◆ **TASK LIST**
1. In the passage on Fryer's police data, what does Fryer find about race or ethnicity in individual interactions with police?
2. Please write out the passage on Fryer's police data from "2) that a police" up to and including "talking about anyway.)".

Like any good economist, he beats on the data pretty hard; he does robustness check after robustness check and finds really no evidence in the data that in individual interactions with police, there is a difference by race or ethnicity in the odds that deadly force will be used.

Now, that’s an interesting and important finding, but it’s limited, and people are not listening overmuch to Fryer as he points this out. Fryer’s data are used to model an interaction game among individuals. He’s not able to answer some of the questions that BLM has raised. There is a substantive difference between these two statistical propositions:

1) that, when a policeman has encountered an individual, they use deadly force. This is modeled as an odds ratio that examines the difference by officer demographics, some context variables and the race of the suspect. (if f is force and e is an encounter, we have the posterior probability (P(f|e))

2) that a police encounters an individual and then uses deadly force: the union of two probabilities (I’m too lazy to present the formula as it’s not straight up on my keyboard. Maths types who care about such things know what I am talking about anyway.)

It’s the second he doesn’t have, and that’s important. The first can tell us whether or not, in the statistical sense, individual policemen make racist choices when they have encounters with suspects in various situations. You can envision Fryer’s data as he does: as a series of conditional probabilities that begin to unfold at e. That’s a good thing to know. Whether an individual officer is a member of the Aryan Nation or not–that is, whether the individual police officer is explicitly racist and making explicitly racist choices in individual interactions–does not seem to be moving Fryer’s findings. (It still makes such an individual officer somebody I really, truly do not want having state-sanctioned capability to use deadly force, but the “bad apple making bad choices” idea does not seem to be driving the numbers).

◆ **RECORDED DATA**
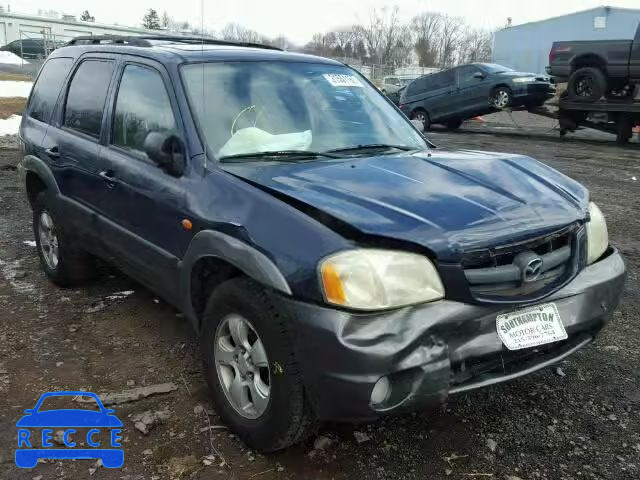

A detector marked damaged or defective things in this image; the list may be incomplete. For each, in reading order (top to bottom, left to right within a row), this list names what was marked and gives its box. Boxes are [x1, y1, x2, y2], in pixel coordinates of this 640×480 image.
==
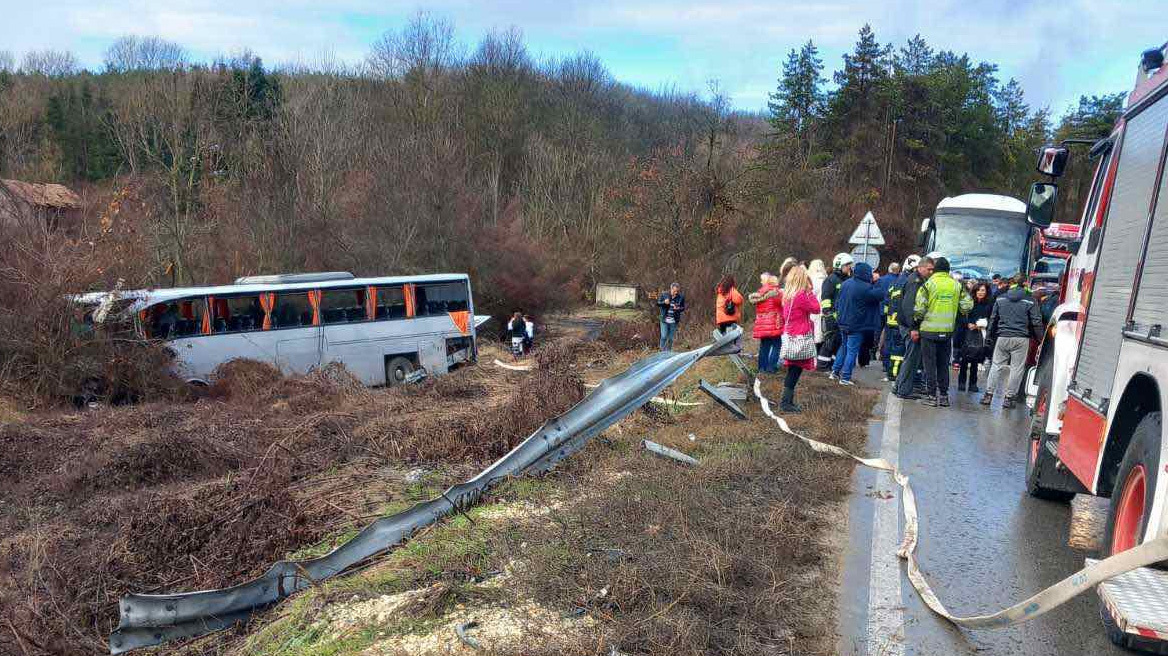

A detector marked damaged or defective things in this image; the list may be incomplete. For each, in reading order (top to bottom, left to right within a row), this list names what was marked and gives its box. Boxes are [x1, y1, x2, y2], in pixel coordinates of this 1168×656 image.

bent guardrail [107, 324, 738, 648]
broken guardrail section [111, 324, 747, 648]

◆ **REPLIES**
1. He finds no real evidence of a racial or ethnic difference in the odds that deadly force will be used.

2.
2) that a police encounters an individual and then uses deadly force: the union of two probabilities (I’m too lazy to present the formula as it’s not straight up on my keyboard. Maths types who care about such things know what I am talking about anyway.)